Amendola torna ad interpretare la Pietà Bandini dopo averla fotografata nel 1997 e terminato il delicato restauro, commissionato e diretto dall’Opera di Santa Maria del Fiore e finanziato dalla Fondazione non profit Friends of Florence, che ha saputo restituire la bellezza a uno dei capolavori più intensi e tormentati del grande artista.

“La scultura è tutto per me, lavorando con le luci cerco di renderla viva, farla parlare. Questo è sempre stato il mio intento”, racconta Amendola, che per ritrarre la Pietà Bandini ha scelto di non utilizzare delle luci diffuse, perché scrive Natali: “Non c’è lume che possa avvolgere omogeneo una materia tanto tormentata. E Aurelio non solo seconda l’invenzione originaria ma ulteriormente rafforza, anzi, la luce e per converso viepiù abbuia gli scuri. E le ombre sbattono con profili netti sulle superfici, chiare fino al candore. E il cuore del riguardante ne trasale”.

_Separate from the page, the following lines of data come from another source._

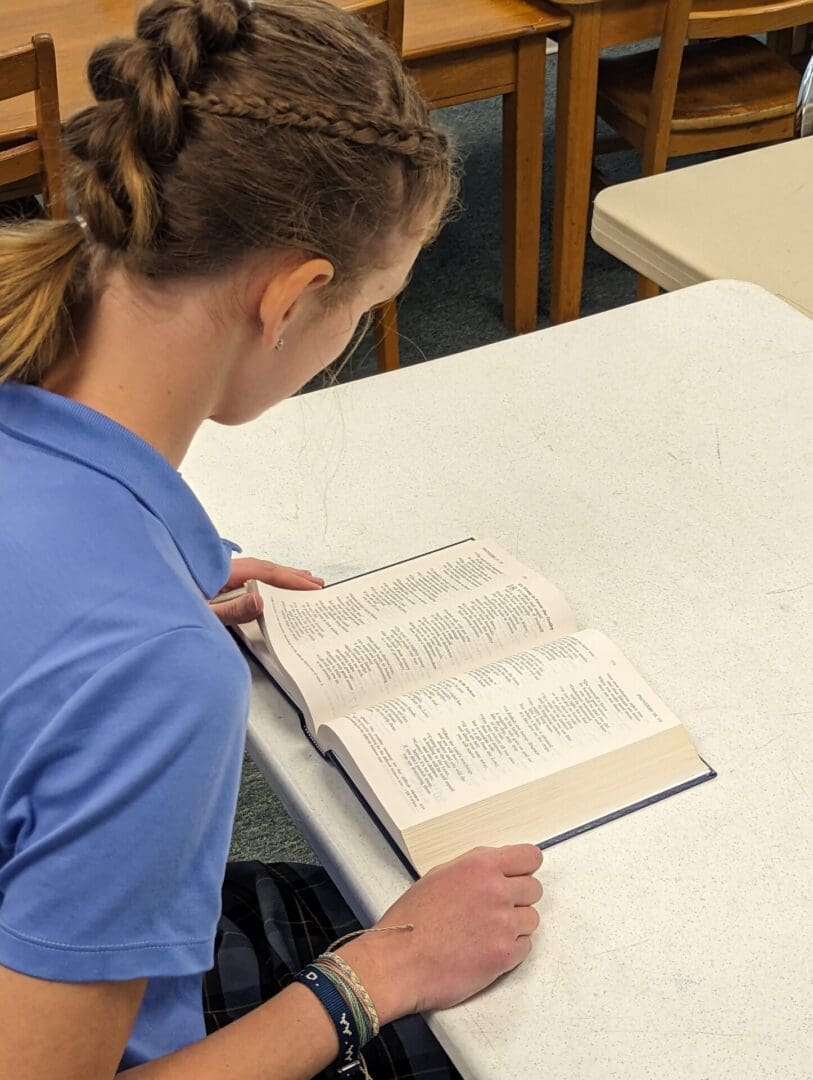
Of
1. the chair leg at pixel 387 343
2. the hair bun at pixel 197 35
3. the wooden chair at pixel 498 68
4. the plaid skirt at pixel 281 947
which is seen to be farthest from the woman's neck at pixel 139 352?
the chair leg at pixel 387 343

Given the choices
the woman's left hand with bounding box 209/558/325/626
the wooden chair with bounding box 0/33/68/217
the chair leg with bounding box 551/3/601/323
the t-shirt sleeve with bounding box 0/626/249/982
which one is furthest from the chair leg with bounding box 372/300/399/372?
the t-shirt sleeve with bounding box 0/626/249/982

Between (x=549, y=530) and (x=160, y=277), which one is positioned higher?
(x=160, y=277)

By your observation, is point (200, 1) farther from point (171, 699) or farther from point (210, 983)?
point (210, 983)

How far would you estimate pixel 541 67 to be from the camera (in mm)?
2496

“Amendola – prosegue Natali – partendo dall’intero, avanza con l’obiettivo fotografico fino a incunearsi nei vuoti, nei sottosquadri, nei meandri d’una materia inquieta. Vi si muove quasi fosse – il suo – un esame autoptico; e, come in una dissezione, scopre e mette a nudo piaghe anche ripulsive sfuggite all’occhio, com’è quell’immagine ripresa di lato, da destra, che denuda la sezione verticale della coscia, mozzata di netto, con l’impudica rivelazione d’un foro quadrato per il perno d’un trapianto dell’arto. Foto d’impatto forte; anche perché in una sola veduta Aurelio poeticamente esibisce tutta la gamma degli stadi di lavorazione del marmo: dall’appena sbozzato al compiuto, dall’ancóra informe gamba di Maria cioè, – rugosa e scabra come una scultura parigina d’inizio Novecento (di Modigliani o Brâncuși o di Henri Gaudier-Brzeska) –, al torso di Cristo, polito e fulgente come una pietra a lungo lucidata. Aurelio è sicuramente affascinato dalla capacità di Michelangelo d’essere soavemente forbito e nel contempo, però, potente”.

Amendola ha fotografato, nel corso della sua lunga carriera, tutte le opere scultoree del grande artista rinascimentale. A partire dal primo libro del 1994, “Un occhio su Michelangelo. Le tombe dei Medici nella Sagrestia Nuova di S. Lorenzo a Firenze dopo il restauro, che gli valse il premio Premio Oscar Goldoni per il miglior libro fotografico dell’anno, alle celebri immagini del David fotografato, come mai prima di allora, nella sua piena sensualità. Con il David, Amendola “inaugura” un nuovo modo di raccontare Michelangelo che diventa un punto di riferimento per tutte le sue immagini successive.

Oltre a Michelangelo, Amendola si è dedicato alla scultura antica che dichiara “essere la sua passione”. Passione nata fotografando il Pulpito di Sant’Andrea di Giovanni Pisano a Pistoia nel 1969. Amendola è anche un grande interprete del contemporaneo, capace di entrare in empatia con gli artisti, assorbendone stile e intensità. Lo testimoniano i ritratti di alcuni dei più grandi artisti contemporanei e del Novecento: da Alberto Burri a Marino Marini, con cui ha avuto un rapporto speciale, Mario Ceroli, Giorgio De Chirico, Nicola De Maria, Jannis Kounellis, Roy Lichtenstein, Piero Manzù, Mimmo Paladino, Claudio Parmiggiani, Michelangelo Pistoletto, Giò Pomodoro, Gianni Ruffi, Mario Schifano, Giuliano Vangi, Emilio Vedova, per citarne solo alcuni. Celebri i ritratti di Andy Warhol, tra cui quelli realizzati a New York poco prima della sua morte, probabilmente gli ultimi che lo ritraggono. La mostra è accompagnata da un catalogo realizzato da La Mandragora casa editrice.